Arm Neoverse Roadmap Brings CPU Designs, But No Big Fat GPU

Spoiler alert!

A lot of neat things have just been added to the Arm Neoverse datacenter compute roadmap, but one of them is not a datacenter-class, discrete GPU accelerator. And another one that is also not there is a more specific matrix math accelerator like the ones that Intel (well Habana Labs), SambaNova Systems, Tenstorrent, Groq, or Cerebras Systems have created.

And that is a shame, really.

Considering all of the money that Nvidia – former almost-owner of Arm Holdings and a company that promised to run its GPU designs through the Arm licensing mill if its $40 billion takeover of Arm was allowed to pass muster with the regulatory authorities on Earth – is raking in, not hand over fist but with a acre-wide combine, you would think that the market would be demanding that Arm come up with a cheaper alternative to Nvidia’s existing “Hopper” H100/H200 and impending “Blackwell” B100/B200 discrete GPUs and AMD’s existing “Antares” Instinct MI300 and future Instinct MI400 discrete GPUs.

We know what you are thinking. Why didn’t you mention Intel’s discrete datacenter GPU? Well, Intel’s “Ponte Vecchio” Max Series GPUs, excepting the ones inside the “Aurora” supercomputer at Argonne National Laboratory, are not really a contender in the discrete GPU space, but sadly if Intel could make a million of them right now, it would have sold a million of them, and it is a long time until Intel will converge the Max Series GPU with the Gaudi matrix accelerators to create something that might be competitive.

No, that ship has long since set sail, with Google having already created its TPU, Amazon Web Services having already created its Trainium and Inferentia, Microsoft having already created its Maia, and Meta Platforms already working on its MTIA family. With close to half the market, in terms of datacenter infrastructure revenue, already doing their own thing, there is too much risk in trying to build a new GPU or matrix architecture or else Arm would be doing it. Because of that that risk, we could argue that only Arm can do it and have a hope of success.

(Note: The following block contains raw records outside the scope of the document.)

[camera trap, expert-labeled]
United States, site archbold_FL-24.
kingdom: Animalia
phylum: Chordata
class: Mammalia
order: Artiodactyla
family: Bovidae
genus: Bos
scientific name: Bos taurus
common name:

If someone had the gumption to create a GPU that was bug-for-bug compatible with Nvidia’s devices, we could at least be amused by a reprise of the mainframe clone wars that IBM fought with Amdahl, Fujitsu, and Hitachi – which IBM eventually won despite several antitrust lawsuits – or the epic battles between Intel and AMD with the X86 architecture in the datacenter – by the way, AMD won, twice.

But alas, it looks like Arm doesn’t have the stomach for that. No one else does, either. Precisely because of what happened with the mainframe and X86 architecture.

So Arm Holdings, a public company again in its own right and the thing that is more valuable than its SoftBank parent company thanks to a skinny stock float and irrational exuberance, is going to stick to its CPU knitting and catch whatever part of the AI training and inference money it can with its Neoverse CPU designs. Nothing makes it more clear than this chart that is part of the Arm 2024 Neoverse roadmap briefing that we sat in on:

Know your place. Don’t make trouble. Quit while you are ahead.

To be fair, all three of the CPUs above are based on Arm architecture alongside those homegrown accelerators, and at least two our of the three DPUs running along the bottom are Arm architecture, too. (We are not sure about Azure Boost, but if there is a CPU in there, it is almost certainly based on Arm cores of some sort.) This kind of chart was a dream back in 2011, when Arm started its assault on the X86 CPU in the datacenter in earnest. And the rise of Arm CPUs in the hyperscaler and cloud builder datacenters is an absolute success.

We just want more is all. And we think that the complexity and uniqueness of the AI workloads in the datacenter warrant more. A cynic might say that Nvidia was willing to pay $40 billion for Arm Holdings to keep the IP company from creating and licensing a killer GPU, and that the deal kept Arm on the backburner while Nvidia saw the GenAI wave coming.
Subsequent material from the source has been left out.